Google to delay portion of staff bonus
reuters.com80% now, 20% months later? Reminds me of Fractional Reserve Banking, where USA federal banks could invest 90% of deposited money, leaving only 10% of your savings "in savings".
I just looked it up, and this seems to have dropped from 10% to 0% on March 15,2020, which "eliminated reserve requirements for all depository institutions" https://www.federalreserve.gov/monetarypolicy/reservereq.htm
Perhaps this explains the problems people have been having with Bank of America and being unable to withdrawal their money/paychecks. The money is no longer at the bank!
This really is nothing to do with and nothing like fractional reserve banking, and fractional reserve banking really is nothing like how it is frequently described on the internet in breathless tones. For people who are genuinely serious about understanding capital requirements for banks, I strongly recommend reading the Basel framework[1]. It’s not going to set your pulse racing but at least you won’t be recycling some “explanation” that has been made up by someone who doesn’t understand it themselves. And in point of fact as a sibling comment has pointed out, eliminating reserve requirements for deposits doesn’t eliminate capital requirements, which banks still have and are still in place.

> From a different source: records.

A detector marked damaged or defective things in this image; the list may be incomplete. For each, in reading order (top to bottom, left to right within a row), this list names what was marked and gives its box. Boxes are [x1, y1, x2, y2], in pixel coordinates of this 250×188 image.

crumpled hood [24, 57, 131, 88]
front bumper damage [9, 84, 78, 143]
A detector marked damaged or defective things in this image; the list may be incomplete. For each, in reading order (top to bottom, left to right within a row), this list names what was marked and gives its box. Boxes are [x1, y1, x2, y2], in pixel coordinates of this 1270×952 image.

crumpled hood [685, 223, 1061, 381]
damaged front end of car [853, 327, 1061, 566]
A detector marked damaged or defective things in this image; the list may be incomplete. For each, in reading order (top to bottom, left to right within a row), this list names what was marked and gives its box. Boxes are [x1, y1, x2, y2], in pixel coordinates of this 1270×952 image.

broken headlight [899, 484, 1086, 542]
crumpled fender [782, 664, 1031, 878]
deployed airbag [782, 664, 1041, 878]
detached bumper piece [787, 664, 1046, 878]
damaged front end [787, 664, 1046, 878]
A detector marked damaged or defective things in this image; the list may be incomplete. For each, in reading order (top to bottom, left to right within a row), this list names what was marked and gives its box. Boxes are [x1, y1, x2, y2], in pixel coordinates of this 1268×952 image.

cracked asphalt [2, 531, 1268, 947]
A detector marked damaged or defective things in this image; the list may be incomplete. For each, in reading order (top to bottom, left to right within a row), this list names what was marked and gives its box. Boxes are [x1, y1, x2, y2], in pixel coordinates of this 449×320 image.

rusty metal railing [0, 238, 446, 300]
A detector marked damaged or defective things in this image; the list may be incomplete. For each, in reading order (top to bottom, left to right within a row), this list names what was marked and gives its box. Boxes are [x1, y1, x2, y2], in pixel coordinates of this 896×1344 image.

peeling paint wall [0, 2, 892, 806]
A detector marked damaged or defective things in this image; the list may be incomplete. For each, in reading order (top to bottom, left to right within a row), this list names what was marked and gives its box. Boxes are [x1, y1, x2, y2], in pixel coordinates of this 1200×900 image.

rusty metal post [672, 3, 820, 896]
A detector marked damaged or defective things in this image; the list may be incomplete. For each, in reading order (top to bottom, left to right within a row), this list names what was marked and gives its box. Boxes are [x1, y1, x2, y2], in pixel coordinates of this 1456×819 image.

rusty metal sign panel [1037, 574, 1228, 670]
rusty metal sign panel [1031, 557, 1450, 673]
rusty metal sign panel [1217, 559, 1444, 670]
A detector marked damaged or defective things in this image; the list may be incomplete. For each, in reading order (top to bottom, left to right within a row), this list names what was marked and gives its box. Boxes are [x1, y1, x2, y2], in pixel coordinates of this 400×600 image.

Do yourself a favour and learn about how banks actually work: https://www.bankofengland.co.uk/-/media/boe/files/quarterly-...
Is there an easy way to understand how the lack of a reserve requirement doesn't turn banks into infinite money machines?
Edit: Perhaps banks are infinite money machines, but what consequences do banks face that prevent them from writing blank checks?
Consequences? Those are for Plebeians, since the Federal Reserve can just print more money.
From 2020: "Inflation Baked In As U.S. Money Supply Explodes" https://www.forbes.com/sites/investor/2020/06/26/inflation-b...
"A 33% increase in M1 (the most liquid portions of the money supply) in the last 12 months. A 105% increase (if you annualize it) in the last three months to May. You’d say that’s a 33% inflation rate baked in, right now."
They have eliminated reserve requirement, but there still are capital requirements.
That thinking is based on the thesis that deposits create loans. However, it is the other way: loans create deposits.
Right now google could do antics like this and much more, and their employees would still stay… and they know it
There are no antics. It's just to manage shifting the date without having a period with 15 months between bonuses. This is total non-news.
Cutting your current pay and then paying you it in a few months doesn’t change that… it’s just stretching the same pay out over longer
The entire financial system is in much worse shape than anyone could imagine.